StarPU Handbook
Loading...
Searching...
No Matches
6. Compilation Configuration

The behavior of the StarPU library and tools may be tuned thanks to the following configure options.

6.1 Common Configuration

–enable-debug

Enable debugging messages.

–enable-spinlock-check

Enable checking that spinlocks are taken and released properly.

–enable-fast

Disable assertion checks, which saves computation time.

–enable-verbose

Increase the verbosity of the debugging messages.

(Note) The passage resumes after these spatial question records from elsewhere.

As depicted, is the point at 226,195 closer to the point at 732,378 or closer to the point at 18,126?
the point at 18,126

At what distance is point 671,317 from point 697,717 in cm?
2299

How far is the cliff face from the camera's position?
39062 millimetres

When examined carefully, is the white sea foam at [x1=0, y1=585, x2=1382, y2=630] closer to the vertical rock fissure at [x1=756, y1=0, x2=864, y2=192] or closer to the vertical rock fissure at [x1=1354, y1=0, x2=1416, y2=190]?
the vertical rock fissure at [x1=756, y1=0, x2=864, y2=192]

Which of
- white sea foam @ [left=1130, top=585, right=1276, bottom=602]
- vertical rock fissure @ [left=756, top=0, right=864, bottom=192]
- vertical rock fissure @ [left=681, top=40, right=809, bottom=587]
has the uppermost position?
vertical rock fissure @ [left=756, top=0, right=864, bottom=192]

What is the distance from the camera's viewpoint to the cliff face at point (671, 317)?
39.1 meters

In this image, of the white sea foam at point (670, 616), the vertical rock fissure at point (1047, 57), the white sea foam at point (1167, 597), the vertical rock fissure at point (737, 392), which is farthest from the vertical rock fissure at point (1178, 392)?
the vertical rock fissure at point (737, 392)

This can be disabled at runtime by setting the environment variable STARPU_SILENT to any value. –enable-verbose=extra increase even more the verbosity.

$ STARPU_SILENT=1 ./vector_scal

–enable-coverage

Enable flags for the coverage tool gcov.

–enable-quick-check

Specify tests and examples should be run on a smaller data set, i.e allowing a faster execution time

–enable-long-check

Enable some exhaustive checks which take a really long time.

–enable-new-check

Enable new testcases which are known to fail.

–with-hwloc

Specify hwloc should be used by StarPU. hwloc should be found by the means of the tool pkg-config.

–with-hwloc=prefix

Specify hwloc should be used by StarPU. hwloc should be found in the directory specified by prefix

–without-hwloc

Specify hwloc should not be used by StarPU.

–disable-build-doc

Disable the creation of the documentation. This should be done on a machine which does not have the tools doxygen and latex (plus the packages latex-xcolor and texlive-latex-extra).

–enable-build-doc-pdf

By default, only the HTML documentation is generated. Use this option to also enable the generation of the PDF documentation. This should be done on a machine which does have the tools doxygen and latex (plus the packages latex-xcolor and texlive-latex-extra).

–enable-icc

Enable the compilation of specific ICC examples. StarPU itself will not be compiled with ICC unless specified with CC=icc

–disable-icc

Disable the usage of the ICC compiler. Otherwise, when a ICC compiler is found, some specific ICC examples are compiled as explained above.

–with-check-flags

Specify flags which will be given to C, CXX and Fortran compilers when valid

Additionally, the script configure recognize many variables, which can be listed by typing ./configure –help. For example, ./configure NVCCFLAGS="-arch sm_20" adds a flag for the compilation of CUDA kernels, and NVCC_CC=gcc-5 allows to change the C++ compiler used by nvcc.

6.2 Configuring Workers

–enable-data-locality-enforce

Enable data locality enforcement when picking up a worker to execute a task. This mechanism is by default disabled.

–enable-blocking-drivers

By default, StarPU keeps CPU workers awake permanently, for better reactivity. This option makes StarPU put CPU workers to real sleep when there are not enough tasks to compute.

–enable-worker-callbacks

If blocking drivers are enabled, enable callbacks to notify an external resource manager about workers going to sleep and waking up.

–enable-maxcpus=count

Use at most count CPU cores. This information is then available as the macro STARPU_MAXCPUS.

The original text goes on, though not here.